Und darum hatte das System nicht über die Bürger zu urteilen, weder über die lebenden, noch über die toten. Das gesamte Konzept von Recht und Gerechtigkeit, Schuld und Sühne und allem, was damit zusammenhing, war die Domäne der Menschen. Das System hatte in diese Dinge nicht hineinzureden - so war es programmiert.

Was also war in das verdammte Ding gefahren, daß es sich plötzlich nicht mehr an die Spielregeln hielt?

"Akira Ogawa ist tot", sagte Jonna Harper langsam. "Selbst wenn es möglich wäre, ihn über den Tod hinaus zu bestrafen, hättest du nicht die Befugnis, das zu tun. Was die Urneneinheit betrifft - sie wird aufgrund der fehlenden Daten früher oder später zusammenbrechen. Das würde unweigerlich auch die benachbarten Urnen in Mitleidenschaft ziehen, und das wiederum würde das Vertrauen der Bürger in die Unverletzbarkeit der Urnen erschüttern. Das können wir uns nicht leisten! Der Glaube an die elektronische Unsterblichkeit ist ein wesentlicher Faktor, wenn es um die Stabilität unserer Gesellschaft geht. Akira Ogawas Urne muß stabilisiert werden!"

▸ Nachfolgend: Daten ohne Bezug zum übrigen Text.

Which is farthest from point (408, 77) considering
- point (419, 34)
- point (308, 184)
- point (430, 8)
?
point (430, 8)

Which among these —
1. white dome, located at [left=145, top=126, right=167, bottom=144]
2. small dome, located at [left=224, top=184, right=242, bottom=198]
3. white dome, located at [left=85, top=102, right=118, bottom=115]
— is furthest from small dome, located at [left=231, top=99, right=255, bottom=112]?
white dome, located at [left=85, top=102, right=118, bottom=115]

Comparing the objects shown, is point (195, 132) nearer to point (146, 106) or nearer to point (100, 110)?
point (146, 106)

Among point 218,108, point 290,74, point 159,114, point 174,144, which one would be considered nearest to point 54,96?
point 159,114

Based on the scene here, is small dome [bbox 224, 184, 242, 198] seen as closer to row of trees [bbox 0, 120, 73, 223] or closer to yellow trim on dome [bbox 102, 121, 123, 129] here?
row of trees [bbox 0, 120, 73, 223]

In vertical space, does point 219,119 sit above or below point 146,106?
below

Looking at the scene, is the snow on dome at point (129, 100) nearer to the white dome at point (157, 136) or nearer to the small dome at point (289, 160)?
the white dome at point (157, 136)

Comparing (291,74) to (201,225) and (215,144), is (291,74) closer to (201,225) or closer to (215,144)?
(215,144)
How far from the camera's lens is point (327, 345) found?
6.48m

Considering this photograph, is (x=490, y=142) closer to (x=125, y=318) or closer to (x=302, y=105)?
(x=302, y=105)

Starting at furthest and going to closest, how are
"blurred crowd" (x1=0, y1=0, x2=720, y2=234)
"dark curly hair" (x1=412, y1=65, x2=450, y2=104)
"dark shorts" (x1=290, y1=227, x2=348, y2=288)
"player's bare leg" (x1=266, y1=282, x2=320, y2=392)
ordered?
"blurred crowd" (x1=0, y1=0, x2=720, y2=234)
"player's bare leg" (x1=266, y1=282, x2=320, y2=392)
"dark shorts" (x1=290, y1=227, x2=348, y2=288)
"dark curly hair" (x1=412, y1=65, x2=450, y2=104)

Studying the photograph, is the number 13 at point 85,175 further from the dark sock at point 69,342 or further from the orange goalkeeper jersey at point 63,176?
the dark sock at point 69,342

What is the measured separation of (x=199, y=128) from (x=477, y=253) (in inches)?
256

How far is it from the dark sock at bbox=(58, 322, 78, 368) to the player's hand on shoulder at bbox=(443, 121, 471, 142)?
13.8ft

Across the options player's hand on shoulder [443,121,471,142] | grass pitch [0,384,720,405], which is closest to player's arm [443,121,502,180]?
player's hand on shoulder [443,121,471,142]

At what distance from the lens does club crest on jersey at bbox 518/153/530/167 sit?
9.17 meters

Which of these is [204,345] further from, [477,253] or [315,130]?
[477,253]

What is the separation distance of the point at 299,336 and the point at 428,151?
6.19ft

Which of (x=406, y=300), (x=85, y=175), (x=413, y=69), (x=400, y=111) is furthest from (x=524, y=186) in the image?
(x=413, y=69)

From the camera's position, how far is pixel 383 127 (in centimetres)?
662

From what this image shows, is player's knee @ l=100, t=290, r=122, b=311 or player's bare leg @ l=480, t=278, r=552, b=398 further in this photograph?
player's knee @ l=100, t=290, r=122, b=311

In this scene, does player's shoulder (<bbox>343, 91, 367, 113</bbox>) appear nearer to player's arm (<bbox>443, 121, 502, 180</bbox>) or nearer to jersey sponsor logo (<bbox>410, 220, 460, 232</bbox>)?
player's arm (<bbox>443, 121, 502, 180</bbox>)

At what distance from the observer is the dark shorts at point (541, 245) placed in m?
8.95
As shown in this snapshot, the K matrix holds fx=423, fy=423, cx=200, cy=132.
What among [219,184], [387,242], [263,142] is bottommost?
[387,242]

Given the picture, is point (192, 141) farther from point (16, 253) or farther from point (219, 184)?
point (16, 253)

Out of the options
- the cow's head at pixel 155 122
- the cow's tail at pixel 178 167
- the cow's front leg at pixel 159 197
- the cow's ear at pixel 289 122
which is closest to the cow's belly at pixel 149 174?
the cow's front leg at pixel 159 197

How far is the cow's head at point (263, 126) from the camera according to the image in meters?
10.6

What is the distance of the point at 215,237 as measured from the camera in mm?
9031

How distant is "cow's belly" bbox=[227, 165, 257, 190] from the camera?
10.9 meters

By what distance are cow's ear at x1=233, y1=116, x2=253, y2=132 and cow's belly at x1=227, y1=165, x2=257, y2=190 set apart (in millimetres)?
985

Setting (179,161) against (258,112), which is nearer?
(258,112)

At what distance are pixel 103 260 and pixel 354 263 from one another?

"Die Daten existieren nicht mehr", erwiderte das System störrisch. "Also kann ich sie nicht in die Urne einspeisen."

"Dann gib ihr die Erinnerung daran, daß und wie Ogawa diesen Verlust erlitten hat. Das würde die Instabilität beseitigen!"

"Auch diese Daten existieren nicht mehr."

"Dann rekonstruiere sie! Nimm einen entsprechenden Block aus irgendeiner anderen Urne und ändere alle personenbezogenen Daten dahingehend ab, daß sie auf Akira Ogawa passen. Hole dir die nötigen Daten aus der Urneneinheit eines anderen Perlenspielers!"

Die Antwort des Systems ließ einen Augenblick auf sich warten: Offenbar mußte es diesen Vorschlag erst auf seine Durchführbarkeit hin untersuchen.

"Ich habe einen passenden Datenblock gefunden", sagte es schließlich. "Ich beginne mit der Überarbeitung. Möchten Sie das Ergebnis überprüfen?"

"Ja."

"Dann warten Sie bitte."

Jonna holte sich einen zweiten Becher Kaffee aus dem Automaten. Mit dem Becher in der Hand trat sie an die gläserne Wand zur Außenwelt und blickte hinaus in den Sonnenschein, mit verkniffenen Augen und gefurchter Stirn - der Sonnenkater machte ihr immer noch zu schaffen.

"Ich habe die Daten eingespeist und angepaßt", meldete das System.

Jonna öffnete den Grabstein ein zweites Mal.

Auch diesmal kam ihr Akira Ogawa entgegen, aber jetzt wirkte er so, wie man es von einer Urneneinheit erwarten konnte: ruhig, gelassen und heiter.

"Vermissen Sie immer noch Ihre fehlenden Daten?" fragte Jonna behutsam.

"Nein", erwiderte Ogawa.

Jonna nickte ihm zu und schloß die Urne.